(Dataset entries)
● ● ● ● ● ● ●

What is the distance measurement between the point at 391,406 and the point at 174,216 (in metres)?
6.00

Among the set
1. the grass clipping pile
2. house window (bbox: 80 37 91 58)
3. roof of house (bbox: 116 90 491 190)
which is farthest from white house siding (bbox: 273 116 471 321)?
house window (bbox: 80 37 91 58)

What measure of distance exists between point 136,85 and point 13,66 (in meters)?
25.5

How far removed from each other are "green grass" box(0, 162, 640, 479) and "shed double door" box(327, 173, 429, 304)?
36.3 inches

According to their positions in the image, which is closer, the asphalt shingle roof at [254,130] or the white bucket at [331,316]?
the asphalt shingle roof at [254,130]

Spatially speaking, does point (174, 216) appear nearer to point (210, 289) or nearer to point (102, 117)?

● ● ● ● ● ● ●

WHAT THE TASK REQUIRES:
Pull out the part of the items that begins with the line containing "How far removed" and runs to the end of the items, reproducing every line unchanged.

RIGHT ANSWER:
How far removed from each other are "green grass" box(0, 162, 640, 479) and "shed double door" box(327, 173, 429, 304)?
36.3 inches

According to their positions in the image, which is closer, the asphalt shingle roof at [254,130] or the white bucket at [331,316]?
the asphalt shingle roof at [254,130]

Spatially speaking, does point (174, 216) appear nearer to point (210, 289) or nearer to point (102, 117)?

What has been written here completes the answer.